### Exercise data
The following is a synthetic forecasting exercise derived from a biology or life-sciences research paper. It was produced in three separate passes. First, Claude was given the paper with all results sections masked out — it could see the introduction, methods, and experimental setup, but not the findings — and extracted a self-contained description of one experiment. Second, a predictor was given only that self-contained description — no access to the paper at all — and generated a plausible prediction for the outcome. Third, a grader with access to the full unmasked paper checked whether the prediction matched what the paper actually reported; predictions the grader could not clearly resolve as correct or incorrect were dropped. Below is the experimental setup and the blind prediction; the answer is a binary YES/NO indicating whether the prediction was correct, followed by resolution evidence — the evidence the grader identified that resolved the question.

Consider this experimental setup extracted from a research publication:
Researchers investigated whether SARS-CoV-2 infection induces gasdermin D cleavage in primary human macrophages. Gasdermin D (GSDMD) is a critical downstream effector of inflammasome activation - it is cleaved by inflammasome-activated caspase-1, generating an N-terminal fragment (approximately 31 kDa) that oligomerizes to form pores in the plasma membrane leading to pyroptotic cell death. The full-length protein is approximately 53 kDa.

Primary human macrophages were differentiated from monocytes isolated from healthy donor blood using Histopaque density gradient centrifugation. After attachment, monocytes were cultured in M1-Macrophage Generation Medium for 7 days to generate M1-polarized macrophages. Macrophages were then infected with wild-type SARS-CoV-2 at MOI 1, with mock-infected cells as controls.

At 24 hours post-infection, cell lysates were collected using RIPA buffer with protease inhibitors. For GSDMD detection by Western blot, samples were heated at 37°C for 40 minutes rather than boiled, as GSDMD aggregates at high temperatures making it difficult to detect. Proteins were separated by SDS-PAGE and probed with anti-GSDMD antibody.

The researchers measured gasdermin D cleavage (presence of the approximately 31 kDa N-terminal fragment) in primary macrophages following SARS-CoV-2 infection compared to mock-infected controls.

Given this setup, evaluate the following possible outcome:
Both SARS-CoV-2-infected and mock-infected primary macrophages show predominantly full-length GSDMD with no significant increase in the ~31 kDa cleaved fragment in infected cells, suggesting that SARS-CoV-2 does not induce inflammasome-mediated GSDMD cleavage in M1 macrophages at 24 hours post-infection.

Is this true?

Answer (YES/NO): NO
######
### Exercise data
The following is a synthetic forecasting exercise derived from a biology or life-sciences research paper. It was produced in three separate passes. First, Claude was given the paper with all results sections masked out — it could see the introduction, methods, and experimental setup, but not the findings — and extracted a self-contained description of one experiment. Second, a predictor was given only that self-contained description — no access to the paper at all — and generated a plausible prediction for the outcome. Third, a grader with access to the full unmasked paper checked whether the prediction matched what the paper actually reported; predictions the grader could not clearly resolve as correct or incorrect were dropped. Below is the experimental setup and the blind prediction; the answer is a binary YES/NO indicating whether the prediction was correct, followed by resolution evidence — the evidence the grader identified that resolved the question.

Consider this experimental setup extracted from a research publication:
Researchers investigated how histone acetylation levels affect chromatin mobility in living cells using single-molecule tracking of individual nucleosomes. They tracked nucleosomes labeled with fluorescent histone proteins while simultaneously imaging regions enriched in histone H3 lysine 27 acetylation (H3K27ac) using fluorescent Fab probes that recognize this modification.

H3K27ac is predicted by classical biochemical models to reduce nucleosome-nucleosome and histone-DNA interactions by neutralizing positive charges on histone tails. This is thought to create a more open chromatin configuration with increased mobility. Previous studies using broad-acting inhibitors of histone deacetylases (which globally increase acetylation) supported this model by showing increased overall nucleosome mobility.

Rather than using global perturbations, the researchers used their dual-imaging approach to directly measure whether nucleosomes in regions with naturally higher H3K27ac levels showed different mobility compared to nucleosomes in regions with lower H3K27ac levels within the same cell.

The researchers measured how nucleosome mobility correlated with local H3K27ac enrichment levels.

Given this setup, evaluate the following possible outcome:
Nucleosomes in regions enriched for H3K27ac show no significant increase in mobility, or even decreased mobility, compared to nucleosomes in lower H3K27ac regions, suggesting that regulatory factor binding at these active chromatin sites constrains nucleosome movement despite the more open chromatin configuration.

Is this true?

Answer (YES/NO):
######
#### [Task to carry out]
Where a line in the records above contains the word "post", copy that line.

#### [The completed task]
At 24 hours post-infection, cell lysates were collected using RIPA buffer with protease inhibitors. For GSDMD detection by Western blot, samples were heated at 37°C for 40 minutes rather than boiled, as GSDMD aggregates at high temperatures making it difficult to detect. Proteins were separated by SDS-PAGE and probed with anti-GSDMD antibody.
Both SARS-CoV-2-infected and mock-infected primary macrophages show predominantly full-length GSDMD with no significant increase in the ~31 kDa cleaved fragment in infected cells, suggesting that SARS-CoV-2 does not induce inflammasome-mediated GSDMD cleavage in M1 macrophages at 24 hours post-infection.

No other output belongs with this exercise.